Just this week, I heard that someone discussed conducting a COBIT-based audit when asked about their approach to conducting an IT general controls (ITGC) audit. Two weeks ago, my partner asked me about an RFP we received in which the institution wanted to know if we based our ITGC audit on COBIT or any other recognized framework. It’s gotten to the point where the term “COBIT-based” has become ubiquitous within the IT audit domain. Years ago during the aforementioned SOX insanity, there was a running joke with a client in which every sentence was laced with a SOX reference (e.g. Good SOX morning, Happy SOX New Year, etc.). Now it seems as if though COBIT has replaced SOX in that regard.
Um, has anyone actually read the framework? I mean actually sitting down and reading it from executive summary through to ME4 (the last of the control objective areas in the PDF). And how many people have actually tried to implement COBIT as it’s intended to be used? It’s a mountain of information that requires a ton of analysis and customization prior to being implemented. And it’s not intended for organizations both big and small. For many of the community banks and similarly sized credit unions that I commonly work with, it’s simply overkill.
But again, it’s not an audit framework and it’s not an audit program. And it’s entirely possible to build out an IT controls framework and never once rely upon COBIT to do so.
By the way, for those of you who aren’t familiar with the IT Governance Institute (ITGI), it’s a research think tank that exists to be the leading reference on IT governance for the global business community.
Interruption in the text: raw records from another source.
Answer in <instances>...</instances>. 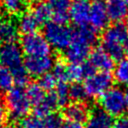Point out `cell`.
<instances>
[{
  "instance_id": "6da1fadb",
  "label": "cell",
  "mask_w": 128,
  "mask_h": 128,
  "mask_svg": "<svg viewBox=\"0 0 128 128\" xmlns=\"http://www.w3.org/2000/svg\"><path fill=\"white\" fill-rule=\"evenodd\" d=\"M97 39L96 32L89 26L78 27L72 35V41L65 50V58L70 64H80L89 56L91 47Z\"/></svg>"
},
{
  "instance_id": "7a4b0ae2",
  "label": "cell",
  "mask_w": 128,
  "mask_h": 128,
  "mask_svg": "<svg viewBox=\"0 0 128 128\" xmlns=\"http://www.w3.org/2000/svg\"><path fill=\"white\" fill-rule=\"evenodd\" d=\"M103 49L112 57L113 60L123 59L128 51V31L125 25L116 23L108 26L102 36Z\"/></svg>"
},
{
  "instance_id": "3957f363",
  "label": "cell",
  "mask_w": 128,
  "mask_h": 128,
  "mask_svg": "<svg viewBox=\"0 0 128 128\" xmlns=\"http://www.w3.org/2000/svg\"><path fill=\"white\" fill-rule=\"evenodd\" d=\"M6 110L14 120H22L27 117L31 110V102L23 86L12 87L5 96Z\"/></svg>"
},
{
  "instance_id": "277c9868",
  "label": "cell",
  "mask_w": 128,
  "mask_h": 128,
  "mask_svg": "<svg viewBox=\"0 0 128 128\" xmlns=\"http://www.w3.org/2000/svg\"><path fill=\"white\" fill-rule=\"evenodd\" d=\"M43 35L52 48L62 51L69 47L72 41L73 31L66 24L53 21L48 22L45 25Z\"/></svg>"
},
{
  "instance_id": "5b68a950",
  "label": "cell",
  "mask_w": 128,
  "mask_h": 128,
  "mask_svg": "<svg viewBox=\"0 0 128 128\" xmlns=\"http://www.w3.org/2000/svg\"><path fill=\"white\" fill-rule=\"evenodd\" d=\"M99 103L101 109L111 117H120L127 109L125 93L119 87H111L100 97Z\"/></svg>"
},
{
  "instance_id": "8992f818",
  "label": "cell",
  "mask_w": 128,
  "mask_h": 128,
  "mask_svg": "<svg viewBox=\"0 0 128 128\" xmlns=\"http://www.w3.org/2000/svg\"><path fill=\"white\" fill-rule=\"evenodd\" d=\"M0 63L12 74L24 69L23 51L20 45L15 42L3 43L0 47Z\"/></svg>"
},
{
  "instance_id": "52a82bcc",
  "label": "cell",
  "mask_w": 128,
  "mask_h": 128,
  "mask_svg": "<svg viewBox=\"0 0 128 128\" xmlns=\"http://www.w3.org/2000/svg\"><path fill=\"white\" fill-rule=\"evenodd\" d=\"M20 47L28 57L46 56L51 53V46L47 42L44 35L38 32L23 35Z\"/></svg>"
},
{
  "instance_id": "ba28073f",
  "label": "cell",
  "mask_w": 128,
  "mask_h": 128,
  "mask_svg": "<svg viewBox=\"0 0 128 128\" xmlns=\"http://www.w3.org/2000/svg\"><path fill=\"white\" fill-rule=\"evenodd\" d=\"M113 84V78L109 72H94L84 81V88L89 97H101Z\"/></svg>"
},
{
  "instance_id": "9c48e42d",
  "label": "cell",
  "mask_w": 128,
  "mask_h": 128,
  "mask_svg": "<svg viewBox=\"0 0 128 128\" xmlns=\"http://www.w3.org/2000/svg\"><path fill=\"white\" fill-rule=\"evenodd\" d=\"M54 64V59L50 55L27 57L24 61V67L28 75L33 77H42L49 73Z\"/></svg>"
},
{
  "instance_id": "30bf717a",
  "label": "cell",
  "mask_w": 128,
  "mask_h": 128,
  "mask_svg": "<svg viewBox=\"0 0 128 128\" xmlns=\"http://www.w3.org/2000/svg\"><path fill=\"white\" fill-rule=\"evenodd\" d=\"M109 17L106 4L102 0H95L90 5L89 24L94 31H101L107 28Z\"/></svg>"
},
{
  "instance_id": "8fae6325",
  "label": "cell",
  "mask_w": 128,
  "mask_h": 128,
  "mask_svg": "<svg viewBox=\"0 0 128 128\" xmlns=\"http://www.w3.org/2000/svg\"><path fill=\"white\" fill-rule=\"evenodd\" d=\"M90 4L86 0H73L69 8V19L77 27H85L89 23Z\"/></svg>"
},
{
  "instance_id": "7c38bea8",
  "label": "cell",
  "mask_w": 128,
  "mask_h": 128,
  "mask_svg": "<svg viewBox=\"0 0 128 128\" xmlns=\"http://www.w3.org/2000/svg\"><path fill=\"white\" fill-rule=\"evenodd\" d=\"M88 58V63L98 72H109L114 68V60L103 48L98 47L92 50Z\"/></svg>"
},
{
  "instance_id": "4fadbf2b",
  "label": "cell",
  "mask_w": 128,
  "mask_h": 128,
  "mask_svg": "<svg viewBox=\"0 0 128 128\" xmlns=\"http://www.w3.org/2000/svg\"><path fill=\"white\" fill-rule=\"evenodd\" d=\"M63 114L67 119V121L82 123L87 120L89 112L85 104L79 103V102H73L65 106Z\"/></svg>"
},
{
  "instance_id": "5bb4252c",
  "label": "cell",
  "mask_w": 128,
  "mask_h": 128,
  "mask_svg": "<svg viewBox=\"0 0 128 128\" xmlns=\"http://www.w3.org/2000/svg\"><path fill=\"white\" fill-rule=\"evenodd\" d=\"M113 119L102 109L93 110L86 120L85 128H112Z\"/></svg>"
},
{
  "instance_id": "9a60e30c",
  "label": "cell",
  "mask_w": 128,
  "mask_h": 128,
  "mask_svg": "<svg viewBox=\"0 0 128 128\" xmlns=\"http://www.w3.org/2000/svg\"><path fill=\"white\" fill-rule=\"evenodd\" d=\"M48 5L55 22L65 24L68 21L71 0H48Z\"/></svg>"
},
{
  "instance_id": "2e32d148",
  "label": "cell",
  "mask_w": 128,
  "mask_h": 128,
  "mask_svg": "<svg viewBox=\"0 0 128 128\" xmlns=\"http://www.w3.org/2000/svg\"><path fill=\"white\" fill-rule=\"evenodd\" d=\"M105 4L109 19L119 22L128 16V4L125 0H107Z\"/></svg>"
},
{
  "instance_id": "e0dca14e",
  "label": "cell",
  "mask_w": 128,
  "mask_h": 128,
  "mask_svg": "<svg viewBox=\"0 0 128 128\" xmlns=\"http://www.w3.org/2000/svg\"><path fill=\"white\" fill-rule=\"evenodd\" d=\"M59 107L58 101L54 93H50L45 95L44 99L38 104L34 105V115L39 118H45L49 114L53 113V111Z\"/></svg>"
},
{
  "instance_id": "ac0fdd59",
  "label": "cell",
  "mask_w": 128,
  "mask_h": 128,
  "mask_svg": "<svg viewBox=\"0 0 128 128\" xmlns=\"http://www.w3.org/2000/svg\"><path fill=\"white\" fill-rule=\"evenodd\" d=\"M94 72L95 70L88 62L80 64H70L68 65V80L76 83L82 79H86Z\"/></svg>"
},
{
  "instance_id": "d6986e66",
  "label": "cell",
  "mask_w": 128,
  "mask_h": 128,
  "mask_svg": "<svg viewBox=\"0 0 128 128\" xmlns=\"http://www.w3.org/2000/svg\"><path fill=\"white\" fill-rule=\"evenodd\" d=\"M40 24L38 23V21L36 20V18L33 16V14L30 13H23L18 21V31H20L23 35H27V34H31V33H35L37 32L38 28H39Z\"/></svg>"
},
{
  "instance_id": "ffe728a7",
  "label": "cell",
  "mask_w": 128,
  "mask_h": 128,
  "mask_svg": "<svg viewBox=\"0 0 128 128\" xmlns=\"http://www.w3.org/2000/svg\"><path fill=\"white\" fill-rule=\"evenodd\" d=\"M18 35L17 26L10 20H0V41L15 42Z\"/></svg>"
},
{
  "instance_id": "44dd1931",
  "label": "cell",
  "mask_w": 128,
  "mask_h": 128,
  "mask_svg": "<svg viewBox=\"0 0 128 128\" xmlns=\"http://www.w3.org/2000/svg\"><path fill=\"white\" fill-rule=\"evenodd\" d=\"M31 13L36 18L39 24H43V23L47 24L50 18L52 17L51 8L47 3H44V2H37L33 6Z\"/></svg>"
},
{
  "instance_id": "7402d4cb",
  "label": "cell",
  "mask_w": 128,
  "mask_h": 128,
  "mask_svg": "<svg viewBox=\"0 0 128 128\" xmlns=\"http://www.w3.org/2000/svg\"><path fill=\"white\" fill-rule=\"evenodd\" d=\"M114 78L117 83L128 86V59H121L114 67Z\"/></svg>"
},
{
  "instance_id": "603a6c76",
  "label": "cell",
  "mask_w": 128,
  "mask_h": 128,
  "mask_svg": "<svg viewBox=\"0 0 128 128\" xmlns=\"http://www.w3.org/2000/svg\"><path fill=\"white\" fill-rule=\"evenodd\" d=\"M26 93H27V96H28L31 104H34V105L41 102L46 95L43 88L39 85V83H36V82L30 83L27 86Z\"/></svg>"
},
{
  "instance_id": "cb8c5ba5",
  "label": "cell",
  "mask_w": 128,
  "mask_h": 128,
  "mask_svg": "<svg viewBox=\"0 0 128 128\" xmlns=\"http://www.w3.org/2000/svg\"><path fill=\"white\" fill-rule=\"evenodd\" d=\"M69 97L74 102L82 103L88 99V94L84 88V86L78 82L73 83L71 86H69Z\"/></svg>"
},
{
  "instance_id": "d4e9b609",
  "label": "cell",
  "mask_w": 128,
  "mask_h": 128,
  "mask_svg": "<svg viewBox=\"0 0 128 128\" xmlns=\"http://www.w3.org/2000/svg\"><path fill=\"white\" fill-rule=\"evenodd\" d=\"M2 6L9 14H19L24 11L26 3L25 0H3Z\"/></svg>"
},
{
  "instance_id": "484cf974",
  "label": "cell",
  "mask_w": 128,
  "mask_h": 128,
  "mask_svg": "<svg viewBox=\"0 0 128 128\" xmlns=\"http://www.w3.org/2000/svg\"><path fill=\"white\" fill-rule=\"evenodd\" d=\"M14 77L10 70L5 67H0V91H9L14 87Z\"/></svg>"
},
{
  "instance_id": "4316f807",
  "label": "cell",
  "mask_w": 128,
  "mask_h": 128,
  "mask_svg": "<svg viewBox=\"0 0 128 128\" xmlns=\"http://www.w3.org/2000/svg\"><path fill=\"white\" fill-rule=\"evenodd\" d=\"M54 94L56 96L59 106H66L68 103V100L70 99L68 84L66 82H59L56 86Z\"/></svg>"
},
{
  "instance_id": "83f0119b",
  "label": "cell",
  "mask_w": 128,
  "mask_h": 128,
  "mask_svg": "<svg viewBox=\"0 0 128 128\" xmlns=\"http://www.w3.org/2000/svg\"><path fill=\"white\" fill-rule=\"evenodd\" d=\"M19 128H46L43 118H39L35 115L27 116L20 121Z\"/></svg>"
},
{
  "instance_id": "f1b7e54d",
  "label": "cell",
  "mask_w": 128,
  "mask_h": 128,
  "mask_svg": "<svg viewBox=\"0 0 128 128\" xmlns=\"http://www.w3.org/2000/svg\"><path fill=\"white\" fill-rule=\"evenodd\" d=\"M53 72L52 74L55 76L58 82H66L68 81V65L58 61L53 66Z\"/></svg>"
},
{
  "instance_id": "f546056e",
  "label": "cell",
  "mask_w": 128,
  "mask_h": 128,
  "mask_svg": "<svg viewBox=\"0 0 128 128\" xmlns=\"http://www.w3.org/2000/svg\"><path fill=\"white\" fill-rule=\"evenodd\" d=\"M38 83L43 88L44 91H46V90L47 91H51V90L56 88V86L58 84V81H57V79L55 78V76L52 73H47V74L43 75L42 77H40Z\"/></svg>"
},
{
  "instance_id": "4dcf8cb0",
  "label": "cell",
  "mask_w": 128,
  "mask_h": 128,
  "mask_svg": "<svg viewBox=\"0 0 128 128\" xmlns=\"http://www.w3.org/2000/svg\"><path fill=\"white\" fill-rule=\"evenodd\" d=\"M46 128H60L62 125L61 117L56 113H51L45 118H43Z\"/></svg>"
},
{
  "instance_id": "1f68e13d",
  "label": "cell",
  "mask_w": 128,
  "mask_h": 128,
  "mask_svg": "<svg viewBox=\"0 0 128 128\" xmlns=\"http://www.w3.org/2000/svg\"><path fill=\"white\" fill-rule=\"evenodd\" d=\"M112 128H128V116H120L114 122Z\"/></svg>"
},
{
  "instance_id": "d6a6232c",
  "label": "cell",
  "mask_w": 128,
  "mask_h": 128,
  "mask_svg": "<svg viewBox=\"0 0 128 128\" xmlns=\"http://www.w3.org/2000/svg\"><path fill=\"white\" fill-rule=\"evenodd\" d=\"M60 128H85V126L82 123H76V122H71V121H67L65 123H63Z\"/></svg>"
},
{
  "instance_id": "836d02e7",
  "label": "cell",
  "mask_w": 128,
  "mask_h": 128,
  "mask_svg": "<svg viewBox=\"0 0 128 128\" xmlns=\"http://www.w3.org/2000/svg\"><path fill=\"white\" fill-rule=\"evenodd\" d=\"M7 118V110L4 104L0 102V125H2Z\"/></svg>"
},
{
  "instance_id": "e575fe53",
  "label": "cell",
  "mask_w": 128,
  "mask_h": 128,
  "mask_svg": "<svg viewBox=\"0 0 128 128\" xmlns=\"http://www.w3.org/2000/svg\"><path fill=\"white\" fill-rule=\"evenodd\" d=\"M125 93V101H126V107L128 109V88L126 89V91L124 92Z\"/></svg>"
},
{
  "instance_id": "d590c367",
  "label": "cell",
  "mask_w": 128,
  "mask_h": 128,
  "mask_svg": "<svg viewBox=\"0 0 128 128\" xmlns=\"http://www.w3.org/2000/svg\"><path fill=\"white\" fill-rule=\"evenodd\" d=\"M125 27H126V29H127V31H128V16L126 17V22H125Z\"/></svg>"
},
{
  "instance_id": "8d00e7d4",
  "label": "cell",
  "mask_w": 128,
  "mask_h": 128,
  "mask_svg": "<svg viewBox=\"0 0 128 128\" xmlns=\"http://www.w3.org/2000/svg\"><path fill=\"white\" fill-rule=\"evenodd\" d=\"M5 128H16V127H14V126H12V125H8V126H6Z\"/></svg>"
},
{
  "instance_id": "74e56055",
  "label": "cell",
  "mask_w": 128,
  "mask_h": 128,
  "mask_svg": "<svg viewBox=\"0 0 128 128\" xmlns=\"http://www.w3.org/2000/svg\"><path fill=\"white\" fill-rule=\"evenodd\" d=\"M34 1H36V2H43V0H34Z\"/></svg>"
},
{
  "instance_id": "f35d334b",
  "label": "cell",
  "mask_w": 128,
  "mask_h": 128,
  "mask_svg": "<svg viewBox=\"0 0 128 128\" xmlns=\"http://www.w3.org/2000/svg\"><path fill=\"white\" fill-rule=\"evenodd\" d=\"M125 2H126V3H127V4H128V0H125Z\"/></svg>"
},
{
  "instance_id": "ab89813d",
  "label": "cell",
  "mask_w": 128,
  "mask_h": 128,
  "mask_svg": "<svg viewBox=\"0 0 128 128\" xmlns=\"http://www.w3.org/2000/svg\"><path fill=\"white\" fill-rule=\"evenodd\" d=\"M86 1H88V0H86Z\"/></svg>"
}]
</instances>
In the time since COBIT made its inroads into corporate America and the audit vernacular, ITGI has amped it up a notch. Now they also publish Val IT and more recently Risk IT.
So now I’m bracing for the onslaught of risk assessments that are “Risk IT” based. But I never had a problem conducting a risk assessment before this standard existed and I doubt I’ll crack it open when conducting one in the near future. Did we really need this? And how will this drive the audit and compliance industry?
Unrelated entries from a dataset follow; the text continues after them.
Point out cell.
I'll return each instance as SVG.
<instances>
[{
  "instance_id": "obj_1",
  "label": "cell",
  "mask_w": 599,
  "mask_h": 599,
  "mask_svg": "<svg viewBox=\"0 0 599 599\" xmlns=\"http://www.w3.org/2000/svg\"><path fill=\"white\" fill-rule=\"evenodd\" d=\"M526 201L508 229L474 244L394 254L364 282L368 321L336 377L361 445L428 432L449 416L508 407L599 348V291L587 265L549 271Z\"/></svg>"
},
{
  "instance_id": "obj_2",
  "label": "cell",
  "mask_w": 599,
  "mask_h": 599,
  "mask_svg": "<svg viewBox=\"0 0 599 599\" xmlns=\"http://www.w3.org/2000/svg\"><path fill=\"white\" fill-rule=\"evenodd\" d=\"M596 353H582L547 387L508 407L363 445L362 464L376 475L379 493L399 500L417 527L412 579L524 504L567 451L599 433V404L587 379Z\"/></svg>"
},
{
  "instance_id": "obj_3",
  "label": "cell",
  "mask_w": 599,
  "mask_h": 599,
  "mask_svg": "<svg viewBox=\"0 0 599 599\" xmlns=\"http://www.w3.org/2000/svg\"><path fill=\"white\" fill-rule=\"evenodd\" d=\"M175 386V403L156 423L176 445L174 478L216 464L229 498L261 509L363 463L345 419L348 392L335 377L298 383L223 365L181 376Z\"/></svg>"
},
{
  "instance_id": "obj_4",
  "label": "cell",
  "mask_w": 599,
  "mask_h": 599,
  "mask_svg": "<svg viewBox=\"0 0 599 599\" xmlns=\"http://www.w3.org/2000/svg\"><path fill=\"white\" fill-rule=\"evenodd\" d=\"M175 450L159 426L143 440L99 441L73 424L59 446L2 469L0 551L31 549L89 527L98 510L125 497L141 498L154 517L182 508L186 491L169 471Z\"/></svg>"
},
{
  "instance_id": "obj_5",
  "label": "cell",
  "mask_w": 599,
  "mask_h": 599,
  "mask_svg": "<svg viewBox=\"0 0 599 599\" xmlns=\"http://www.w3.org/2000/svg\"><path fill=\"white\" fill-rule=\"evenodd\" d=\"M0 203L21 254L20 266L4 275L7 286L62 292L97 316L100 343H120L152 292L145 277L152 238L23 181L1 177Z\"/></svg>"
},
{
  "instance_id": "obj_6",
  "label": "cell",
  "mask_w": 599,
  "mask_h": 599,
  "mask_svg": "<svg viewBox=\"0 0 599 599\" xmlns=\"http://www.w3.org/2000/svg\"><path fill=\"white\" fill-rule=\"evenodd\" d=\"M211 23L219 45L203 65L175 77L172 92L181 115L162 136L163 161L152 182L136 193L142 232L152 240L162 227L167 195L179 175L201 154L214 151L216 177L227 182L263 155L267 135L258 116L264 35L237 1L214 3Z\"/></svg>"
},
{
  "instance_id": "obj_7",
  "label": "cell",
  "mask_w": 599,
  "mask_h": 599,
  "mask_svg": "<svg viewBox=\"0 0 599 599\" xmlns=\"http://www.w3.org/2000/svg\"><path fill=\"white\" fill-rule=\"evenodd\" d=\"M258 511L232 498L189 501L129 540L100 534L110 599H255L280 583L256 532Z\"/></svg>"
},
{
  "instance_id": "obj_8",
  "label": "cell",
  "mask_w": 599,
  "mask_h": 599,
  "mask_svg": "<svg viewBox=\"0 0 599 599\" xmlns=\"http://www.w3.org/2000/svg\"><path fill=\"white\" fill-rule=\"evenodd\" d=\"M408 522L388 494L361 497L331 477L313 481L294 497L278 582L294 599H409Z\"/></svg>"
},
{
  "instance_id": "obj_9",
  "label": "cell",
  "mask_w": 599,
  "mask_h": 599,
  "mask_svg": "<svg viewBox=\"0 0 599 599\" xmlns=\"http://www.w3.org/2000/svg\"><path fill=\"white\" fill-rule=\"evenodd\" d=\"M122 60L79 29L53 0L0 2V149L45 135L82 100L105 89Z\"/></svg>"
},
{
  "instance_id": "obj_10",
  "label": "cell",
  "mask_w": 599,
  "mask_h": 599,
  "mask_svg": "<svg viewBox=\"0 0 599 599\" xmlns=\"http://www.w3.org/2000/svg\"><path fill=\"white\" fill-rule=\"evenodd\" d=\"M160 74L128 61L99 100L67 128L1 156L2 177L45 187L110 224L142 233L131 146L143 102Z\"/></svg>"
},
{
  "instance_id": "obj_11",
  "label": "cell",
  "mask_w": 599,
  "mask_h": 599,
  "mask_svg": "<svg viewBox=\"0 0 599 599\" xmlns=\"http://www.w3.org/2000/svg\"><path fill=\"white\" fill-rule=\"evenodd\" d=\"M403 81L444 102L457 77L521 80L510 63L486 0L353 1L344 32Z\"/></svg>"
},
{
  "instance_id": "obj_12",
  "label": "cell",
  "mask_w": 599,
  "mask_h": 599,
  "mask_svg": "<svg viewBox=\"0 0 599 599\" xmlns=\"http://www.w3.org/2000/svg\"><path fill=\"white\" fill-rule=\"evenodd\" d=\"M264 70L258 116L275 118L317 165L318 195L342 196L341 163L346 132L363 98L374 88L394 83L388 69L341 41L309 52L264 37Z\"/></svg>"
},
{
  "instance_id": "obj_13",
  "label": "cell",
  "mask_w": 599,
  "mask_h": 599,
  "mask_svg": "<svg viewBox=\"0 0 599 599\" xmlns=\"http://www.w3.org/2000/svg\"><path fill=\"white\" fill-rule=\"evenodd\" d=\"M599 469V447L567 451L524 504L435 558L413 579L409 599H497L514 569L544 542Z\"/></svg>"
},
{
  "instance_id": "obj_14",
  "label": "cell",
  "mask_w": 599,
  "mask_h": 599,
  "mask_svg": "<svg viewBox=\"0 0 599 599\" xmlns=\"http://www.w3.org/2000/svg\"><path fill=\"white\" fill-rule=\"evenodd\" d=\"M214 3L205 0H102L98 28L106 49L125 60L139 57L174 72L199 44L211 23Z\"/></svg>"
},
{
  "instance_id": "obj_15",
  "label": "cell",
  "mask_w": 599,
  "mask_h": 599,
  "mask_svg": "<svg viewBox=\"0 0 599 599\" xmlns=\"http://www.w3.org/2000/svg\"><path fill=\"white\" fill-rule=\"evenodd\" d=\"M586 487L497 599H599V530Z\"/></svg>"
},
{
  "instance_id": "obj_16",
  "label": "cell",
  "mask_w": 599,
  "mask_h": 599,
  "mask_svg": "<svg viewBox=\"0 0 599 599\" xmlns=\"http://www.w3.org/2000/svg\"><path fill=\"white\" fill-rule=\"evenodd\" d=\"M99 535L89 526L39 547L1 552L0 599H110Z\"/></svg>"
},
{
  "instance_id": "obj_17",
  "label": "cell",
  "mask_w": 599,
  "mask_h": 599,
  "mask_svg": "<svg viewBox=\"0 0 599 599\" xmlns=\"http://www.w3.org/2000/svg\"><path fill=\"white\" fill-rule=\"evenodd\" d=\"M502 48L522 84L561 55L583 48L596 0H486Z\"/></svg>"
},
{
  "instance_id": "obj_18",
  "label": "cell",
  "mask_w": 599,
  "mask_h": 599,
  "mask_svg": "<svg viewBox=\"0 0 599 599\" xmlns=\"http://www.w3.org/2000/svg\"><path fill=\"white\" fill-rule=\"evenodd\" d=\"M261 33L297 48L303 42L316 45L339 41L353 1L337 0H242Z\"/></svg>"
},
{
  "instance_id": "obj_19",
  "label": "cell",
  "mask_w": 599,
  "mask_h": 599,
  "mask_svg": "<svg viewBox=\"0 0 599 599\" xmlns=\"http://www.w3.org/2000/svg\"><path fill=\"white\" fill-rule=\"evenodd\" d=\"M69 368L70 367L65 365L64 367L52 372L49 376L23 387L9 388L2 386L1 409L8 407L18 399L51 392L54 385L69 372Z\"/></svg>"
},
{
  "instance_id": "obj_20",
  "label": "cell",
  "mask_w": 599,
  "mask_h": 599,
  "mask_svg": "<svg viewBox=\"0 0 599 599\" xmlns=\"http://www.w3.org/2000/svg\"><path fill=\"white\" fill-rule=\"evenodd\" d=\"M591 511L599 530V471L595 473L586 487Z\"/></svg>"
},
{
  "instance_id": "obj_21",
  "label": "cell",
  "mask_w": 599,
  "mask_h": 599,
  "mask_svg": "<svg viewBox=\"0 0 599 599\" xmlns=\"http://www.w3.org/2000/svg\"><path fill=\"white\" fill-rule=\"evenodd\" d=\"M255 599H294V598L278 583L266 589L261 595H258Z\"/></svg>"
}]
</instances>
Frameworks have a place in this world, don’t get me wrong. But it’s like when I bought my Roto Zip hand saw a few years back; I walked around my house looking for things I could use it for rather than simply using it when it made sense. COBIT is awesome and it’s helped provide clarity in many, many ways. But it isn’t the official book of record for audit and compliance within IT; it’s just another tool in the toolbox. I realize that on the planet of ISACA that’s akin to blasphemy, but I offer no apologies. I refuse to build an audit program for a community bank that’s supported by two IT resources based on the 200 plus control objectives in COBIT.
And on that note I bid you a good COBIT day.